_Passage provided_:
============================================================
Fora and forums are plurals of forum. The former conforms to the original Latin, which some people prefer, while others like the Anglicized form. Neither is right or wrong, and choosing between them is mostly a matter of preference. Be aware, however, that forums is by far the more common form in most types of writing throughout the English-speaking world. Fora still has the edge in scientific and scholarly contexts, though. This is not surprising, as Latin forms are typically more common in these types of writing. Outside these contexts, fora can be distracting and even confusing to readers who are used to seeing the English word.
Of course, there are some Latin plurals conventionally used in English even outside science and scholarly writing. Memoranda, for instance, is more common than memorandums, and phenomena is considered the only correct plural of phenomenon. Fora is not among these, though. It is clear that most English speakers prefer to pluralize this word in the English manner.
Frequency of use
In British newswriting from this century, forums appears about ten times for every instance of fora. The ratio is closer to 100:1 in U.S. news publications, and it is somewhere in the middle in searches covering Canada, Australia, and New Zealand. In a search covering a few dozen of the most popular blogs from throughout the English-speaking world, the ratio is almost 1,000:1.
============================================================
_Aim of the task_:
Answer these three questions using the passage on the plurals of forum:
1. Which plural form still has the edge in scientific and scholarly contexts?
2. What is considered the only correct plural of phenomenon?
3. What is the approximate ratio of forums to fora in U.S. news publications?
Base every answer solely on the passage about the plurals of forum.
============================================================
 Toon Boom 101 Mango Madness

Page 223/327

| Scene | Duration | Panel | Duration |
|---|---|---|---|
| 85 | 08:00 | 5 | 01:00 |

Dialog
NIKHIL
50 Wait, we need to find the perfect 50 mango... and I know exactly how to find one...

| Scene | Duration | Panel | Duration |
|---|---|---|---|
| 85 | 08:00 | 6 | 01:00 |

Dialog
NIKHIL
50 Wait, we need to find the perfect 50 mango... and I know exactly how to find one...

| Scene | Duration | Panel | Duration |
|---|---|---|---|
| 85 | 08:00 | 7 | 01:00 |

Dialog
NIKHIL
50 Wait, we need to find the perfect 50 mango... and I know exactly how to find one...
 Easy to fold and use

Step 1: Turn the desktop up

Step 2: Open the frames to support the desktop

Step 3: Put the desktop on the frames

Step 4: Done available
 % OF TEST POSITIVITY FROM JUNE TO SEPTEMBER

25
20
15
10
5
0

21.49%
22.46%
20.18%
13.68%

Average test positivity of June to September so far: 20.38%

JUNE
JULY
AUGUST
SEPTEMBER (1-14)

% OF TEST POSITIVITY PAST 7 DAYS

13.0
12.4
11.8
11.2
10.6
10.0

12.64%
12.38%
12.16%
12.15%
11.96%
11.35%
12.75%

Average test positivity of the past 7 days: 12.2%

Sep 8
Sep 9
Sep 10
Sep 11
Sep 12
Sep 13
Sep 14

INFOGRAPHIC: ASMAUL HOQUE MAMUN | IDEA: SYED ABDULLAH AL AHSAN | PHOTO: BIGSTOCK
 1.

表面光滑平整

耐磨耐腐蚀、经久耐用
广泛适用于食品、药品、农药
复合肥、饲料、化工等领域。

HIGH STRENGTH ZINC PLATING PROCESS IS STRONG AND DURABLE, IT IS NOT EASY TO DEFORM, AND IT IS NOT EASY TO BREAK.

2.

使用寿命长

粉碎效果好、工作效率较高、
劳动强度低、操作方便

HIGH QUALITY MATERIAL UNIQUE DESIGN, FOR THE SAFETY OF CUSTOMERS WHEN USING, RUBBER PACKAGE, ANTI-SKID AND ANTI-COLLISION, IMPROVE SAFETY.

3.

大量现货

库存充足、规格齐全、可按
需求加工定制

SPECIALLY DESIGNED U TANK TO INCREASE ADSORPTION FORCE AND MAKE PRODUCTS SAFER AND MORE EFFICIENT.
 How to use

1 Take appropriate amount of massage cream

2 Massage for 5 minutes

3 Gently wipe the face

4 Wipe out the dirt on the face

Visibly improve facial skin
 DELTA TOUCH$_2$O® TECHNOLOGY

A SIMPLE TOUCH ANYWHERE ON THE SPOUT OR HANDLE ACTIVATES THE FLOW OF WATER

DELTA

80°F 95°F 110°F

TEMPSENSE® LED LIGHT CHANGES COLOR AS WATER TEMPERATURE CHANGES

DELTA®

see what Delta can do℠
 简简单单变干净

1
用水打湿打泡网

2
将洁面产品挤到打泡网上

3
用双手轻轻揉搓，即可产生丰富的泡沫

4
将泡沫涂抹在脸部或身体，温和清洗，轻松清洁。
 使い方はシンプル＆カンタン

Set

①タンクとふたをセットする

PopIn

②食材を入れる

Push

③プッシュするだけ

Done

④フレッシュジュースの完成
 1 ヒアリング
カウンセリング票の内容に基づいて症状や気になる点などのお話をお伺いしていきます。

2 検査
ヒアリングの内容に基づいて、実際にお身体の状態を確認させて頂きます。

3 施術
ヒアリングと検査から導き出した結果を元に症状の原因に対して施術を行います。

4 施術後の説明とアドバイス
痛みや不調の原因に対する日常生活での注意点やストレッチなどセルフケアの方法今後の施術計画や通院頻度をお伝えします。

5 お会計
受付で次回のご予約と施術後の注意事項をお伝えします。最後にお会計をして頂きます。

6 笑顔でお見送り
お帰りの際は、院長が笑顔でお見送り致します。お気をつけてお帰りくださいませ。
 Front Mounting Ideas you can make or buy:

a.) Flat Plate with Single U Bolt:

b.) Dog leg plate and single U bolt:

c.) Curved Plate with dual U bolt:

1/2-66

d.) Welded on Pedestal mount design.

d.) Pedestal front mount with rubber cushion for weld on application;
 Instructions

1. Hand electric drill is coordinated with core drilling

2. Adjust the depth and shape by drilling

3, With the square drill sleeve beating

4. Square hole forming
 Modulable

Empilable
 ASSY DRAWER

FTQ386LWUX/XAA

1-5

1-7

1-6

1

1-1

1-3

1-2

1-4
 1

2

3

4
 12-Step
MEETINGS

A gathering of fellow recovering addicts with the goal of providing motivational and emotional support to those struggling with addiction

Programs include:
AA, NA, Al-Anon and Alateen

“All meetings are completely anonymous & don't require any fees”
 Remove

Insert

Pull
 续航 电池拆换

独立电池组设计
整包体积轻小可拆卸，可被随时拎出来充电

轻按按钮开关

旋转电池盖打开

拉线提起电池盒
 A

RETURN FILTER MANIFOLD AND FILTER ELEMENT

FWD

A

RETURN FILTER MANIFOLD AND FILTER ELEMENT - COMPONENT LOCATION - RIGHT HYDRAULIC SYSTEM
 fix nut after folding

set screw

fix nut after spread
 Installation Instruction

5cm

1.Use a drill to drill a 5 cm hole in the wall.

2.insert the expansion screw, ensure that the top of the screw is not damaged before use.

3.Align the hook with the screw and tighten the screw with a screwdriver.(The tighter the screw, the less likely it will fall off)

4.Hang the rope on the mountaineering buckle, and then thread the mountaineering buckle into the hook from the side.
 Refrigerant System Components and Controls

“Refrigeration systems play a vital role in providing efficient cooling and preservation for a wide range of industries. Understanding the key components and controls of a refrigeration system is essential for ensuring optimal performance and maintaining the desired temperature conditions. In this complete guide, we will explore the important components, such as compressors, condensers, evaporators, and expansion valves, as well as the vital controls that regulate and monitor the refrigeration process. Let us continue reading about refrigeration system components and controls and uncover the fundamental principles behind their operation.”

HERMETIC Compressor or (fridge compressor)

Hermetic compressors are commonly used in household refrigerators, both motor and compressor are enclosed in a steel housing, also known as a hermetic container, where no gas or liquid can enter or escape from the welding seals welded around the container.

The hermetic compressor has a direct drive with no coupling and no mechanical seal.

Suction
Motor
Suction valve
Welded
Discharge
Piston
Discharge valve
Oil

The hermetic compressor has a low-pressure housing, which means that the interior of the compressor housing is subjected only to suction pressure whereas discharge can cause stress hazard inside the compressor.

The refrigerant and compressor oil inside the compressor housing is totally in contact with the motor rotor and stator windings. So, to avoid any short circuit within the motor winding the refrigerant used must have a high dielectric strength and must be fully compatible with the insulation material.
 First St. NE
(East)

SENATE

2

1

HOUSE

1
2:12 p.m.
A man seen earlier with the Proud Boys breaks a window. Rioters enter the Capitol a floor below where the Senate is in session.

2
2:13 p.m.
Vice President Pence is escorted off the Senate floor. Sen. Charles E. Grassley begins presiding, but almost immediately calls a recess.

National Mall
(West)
============================================================
_Reply_:
1. Fora
2. Phenomena
3. Closer to 100:1